**EXTRACT PROVIDED**

Medical Accounts Receivable Financing-Stat

According to the U.S National Library of Medicine and the National Institutes of Health Medline dictionary the word “stat is an adverb for the latin word: STATIM. Statim is an adverb that means immediately or without delay. When a persons arrives at the hospital emergency room with a gunshot wound, the staff might say, “We need to get this patient to surgery stat!” meaning immediately, now. In a medical situation “stat” connotes extreme urgency. Does your medical business need to accelerate cash flow with accounts receivable financing “stat”?

One of the greatest challenges for medical professionals is managing their accounts receivable. Medical accounts receivable typically are the largest asset on their balance sheet. It typically takes 60 to 120 days or more to collect medical accounts receivable because of the long reimbursement process from third party payors, such as Medicare, Medicaid, and commercial insurance companies. The collection process is long and complex. Disputes regarding payment amounts are common. Medical accounts receivable financing accelerates cash flow to pay for expenses such as payroll, malpractice insurance, rent, inventory and advertising.

What are the types of medical professionals that may qualify for medical accounts receivable financing? The following is a partial list: hospitals, medical centers, rehabilitation centers, medical laboratories, surgical centers, sports medicine centers, MRI imaging centers, physical therapy centers, substance abuse clinics, physical therapy centers, manufacturers and/or distributors of medical devices, and physician’s practices whether general or specialized from A to Z such as anesthesiologists, gastroenterologists, obstetricians, and Zygote – Morula Specialists.

**TASKS TO CARRY OUT**
a. Name every expense that the passage on medical accounts receivable financing says accelerated cash flow can pay for.
b. Pick up the passage on medical accounts receivable financing after its final sentence and extend it by another paragraph.

[Stored items]
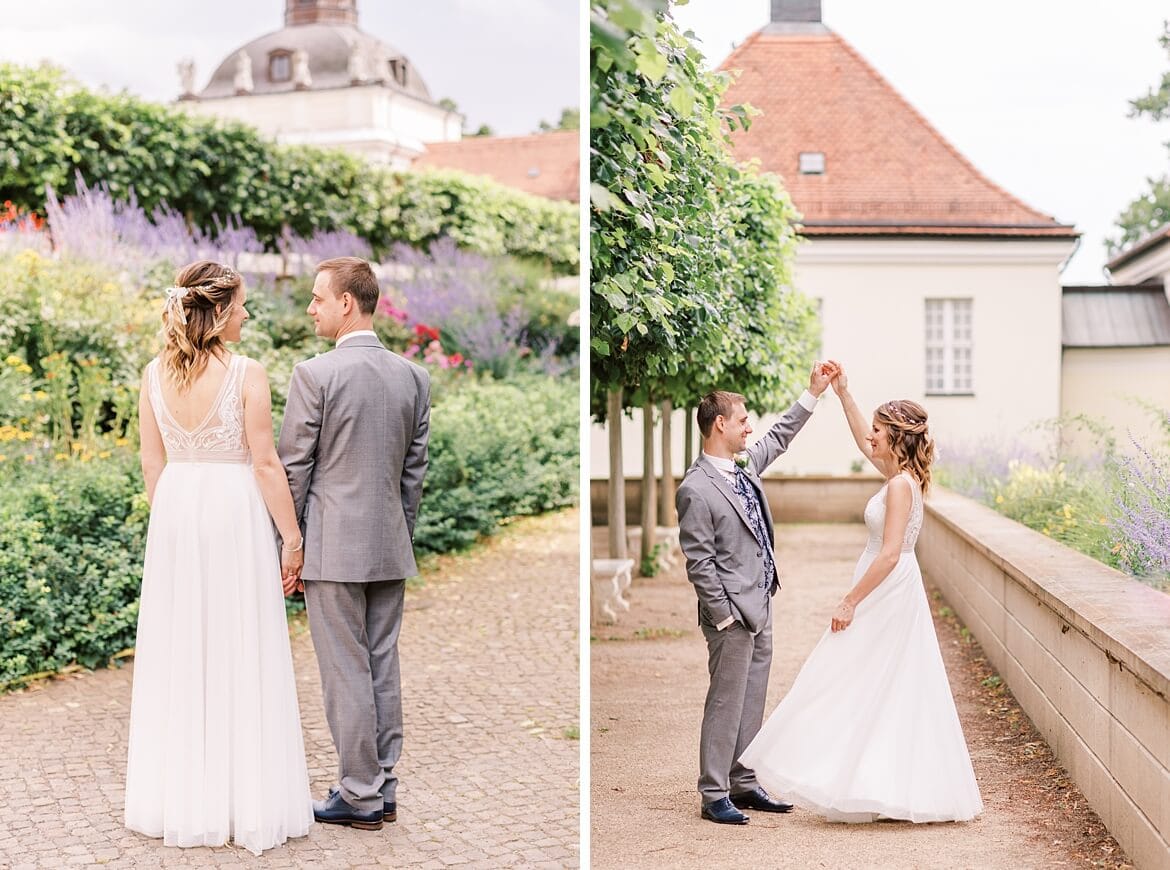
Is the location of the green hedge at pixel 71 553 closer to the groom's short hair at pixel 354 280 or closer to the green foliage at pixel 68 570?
the green foliage at pixel 68 570

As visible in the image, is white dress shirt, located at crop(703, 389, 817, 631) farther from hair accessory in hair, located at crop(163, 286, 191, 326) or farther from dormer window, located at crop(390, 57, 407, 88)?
dormer window, located at crop(390, 57, 407, 88)

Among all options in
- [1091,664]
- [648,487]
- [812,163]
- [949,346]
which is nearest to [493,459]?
[648,487]

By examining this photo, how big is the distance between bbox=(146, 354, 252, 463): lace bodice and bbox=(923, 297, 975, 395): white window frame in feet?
33.8

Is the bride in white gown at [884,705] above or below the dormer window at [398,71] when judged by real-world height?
below

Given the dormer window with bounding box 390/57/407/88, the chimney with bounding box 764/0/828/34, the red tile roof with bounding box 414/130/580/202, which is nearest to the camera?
the chimney with bounding box 764/0/828/34

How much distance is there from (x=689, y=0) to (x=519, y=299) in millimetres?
11799

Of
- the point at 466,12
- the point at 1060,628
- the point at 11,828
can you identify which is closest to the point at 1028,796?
the point at 1060,628

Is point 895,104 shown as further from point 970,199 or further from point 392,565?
point 392,565

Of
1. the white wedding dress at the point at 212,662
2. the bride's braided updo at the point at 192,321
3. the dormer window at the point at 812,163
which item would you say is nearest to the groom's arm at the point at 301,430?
the white wedding dress at the point at 212,662

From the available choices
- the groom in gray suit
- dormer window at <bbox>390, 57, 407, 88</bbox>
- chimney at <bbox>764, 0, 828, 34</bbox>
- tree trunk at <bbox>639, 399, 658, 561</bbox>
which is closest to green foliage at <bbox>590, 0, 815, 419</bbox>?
the groom in gray suit

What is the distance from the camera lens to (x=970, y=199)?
16.0 m

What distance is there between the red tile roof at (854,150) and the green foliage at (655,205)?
486 centimetres

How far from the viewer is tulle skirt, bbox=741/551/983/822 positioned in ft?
15.5

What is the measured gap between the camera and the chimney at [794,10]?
1200 cm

**YOUR WRITTEN ANSWERS**
a. Payroll, malpractice insurance, rent, inventory, and advertising.

b.
How lengthy is the process to obtain medical accounts receivable? It generally takes four to eight weeks to obtain funding because of the unique issues presented. The commercial finance company must perform extensive audits and analysis of the prospective client’s financial situation. They need to determine that the business is and will be a “going concern”. They need to examine billing practices which often are outsourced. This may require a separate audit of a third party. And they need to examine the forseeability of collection of the outstanding accounts receivable by auditing the accounts receivable aging reports from a historical collection perspective. In other words, how much of the amounts owed will be collection losses? How much will actually be collected?

What are other unique issues regarding medical accounts receivable financing? There are potential bankruptcy issues, lien priority issues and the “big bad wolf” issue: after a commercial finance company has purchased medical accounts receivable, the federal government can assert lien priority on the assets of a bankrupt medical company. One example of this is the case of American Investment Financial (“AFI”) versus the US also known as the internal revenue service.

AFI loaned over $800,000 to a pediatric and urgent care clinic. The clinic defaulted on their financial obligations to AFI and also defaulted on their tax obligations to the federal government. It was undisputed that AFI had followed the rules correctly in terms of filing their liens and perfecting their security interests. Nevertheless, the court held that pursuant to Federal law, after a 45 day statutory safe harbor period had passed, the government’s lien took priority. AFI lost hundreds of thousands of dollars because of federal tax law and IRS regulations. It is no wonder that commercial finance companies look very carefully before they purchase medical accounts receivable.

Commercial finance companies will generally advance an amount equal to 70% to 80% of a borrowing base, which may be called “the aggregate amount of eligible accounts”, “net realized value” or “net expected collections”. You can expect the following items to be excluded from your borrowing base: accounts which are subject to dispute, counterclaim or setoff; accounts of any account debtor who has filed or has filed against it a petition in bankruptcy; accounts owed directly by patients or customers.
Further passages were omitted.